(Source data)
=== Section Start ===
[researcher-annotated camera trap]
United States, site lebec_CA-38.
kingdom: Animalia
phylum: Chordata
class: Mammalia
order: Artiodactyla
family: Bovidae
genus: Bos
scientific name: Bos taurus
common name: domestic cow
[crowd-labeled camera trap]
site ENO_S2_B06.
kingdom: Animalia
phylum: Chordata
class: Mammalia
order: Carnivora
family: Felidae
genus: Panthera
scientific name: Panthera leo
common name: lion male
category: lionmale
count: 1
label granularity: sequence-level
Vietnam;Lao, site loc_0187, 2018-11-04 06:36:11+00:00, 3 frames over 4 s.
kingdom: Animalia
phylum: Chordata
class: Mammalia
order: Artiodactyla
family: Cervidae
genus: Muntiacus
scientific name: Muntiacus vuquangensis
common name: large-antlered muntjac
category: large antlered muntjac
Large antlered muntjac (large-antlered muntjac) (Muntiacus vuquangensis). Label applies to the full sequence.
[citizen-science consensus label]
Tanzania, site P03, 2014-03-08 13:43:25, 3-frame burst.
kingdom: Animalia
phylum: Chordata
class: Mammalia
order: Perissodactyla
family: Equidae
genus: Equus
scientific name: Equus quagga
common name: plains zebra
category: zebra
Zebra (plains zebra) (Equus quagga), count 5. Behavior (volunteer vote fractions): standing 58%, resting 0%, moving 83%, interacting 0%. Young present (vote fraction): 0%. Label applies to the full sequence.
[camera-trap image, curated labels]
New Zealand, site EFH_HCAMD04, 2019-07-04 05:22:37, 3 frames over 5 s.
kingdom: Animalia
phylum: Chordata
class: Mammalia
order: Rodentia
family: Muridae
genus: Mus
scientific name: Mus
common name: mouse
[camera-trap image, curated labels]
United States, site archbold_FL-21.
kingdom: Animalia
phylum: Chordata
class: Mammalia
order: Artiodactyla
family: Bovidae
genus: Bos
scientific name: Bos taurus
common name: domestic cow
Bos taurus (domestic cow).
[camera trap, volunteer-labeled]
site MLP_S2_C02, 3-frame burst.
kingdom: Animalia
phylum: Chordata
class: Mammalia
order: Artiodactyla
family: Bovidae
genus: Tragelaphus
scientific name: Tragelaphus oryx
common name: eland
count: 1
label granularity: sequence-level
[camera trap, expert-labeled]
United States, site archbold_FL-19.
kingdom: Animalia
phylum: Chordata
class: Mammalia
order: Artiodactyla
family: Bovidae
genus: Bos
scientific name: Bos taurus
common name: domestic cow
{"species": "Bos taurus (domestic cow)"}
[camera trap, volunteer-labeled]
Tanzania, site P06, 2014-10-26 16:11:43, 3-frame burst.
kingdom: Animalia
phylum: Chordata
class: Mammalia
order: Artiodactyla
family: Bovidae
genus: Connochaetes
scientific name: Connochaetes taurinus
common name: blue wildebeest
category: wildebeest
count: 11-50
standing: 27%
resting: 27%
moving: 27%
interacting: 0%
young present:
=== Section End ===
# Exercise
Wherever "site" occurs in the records above, copy the line it sits in.

# Finished task
United States, site lebec_CA-38.
site ENO_S2_B06.
Vietnam;Lao, site loc_0187, 2018-11-04 06:36:11+00:00, 3 frames over 4 s.
Tanzania, site P03, 2014-03-08 13:43:25, 3-frame burst.
New Zealand, site EFH_HCAMD04, 2019-07-04 05:22:37, 3 frames over 5 s.
United States, site archbold_FL-21.
site MLP_S2_C02, 3-frame burst.
United States, site archbold_FL-19.
Tanzania, site P06, 2014-10-26 16:11:43, 3-frame burst.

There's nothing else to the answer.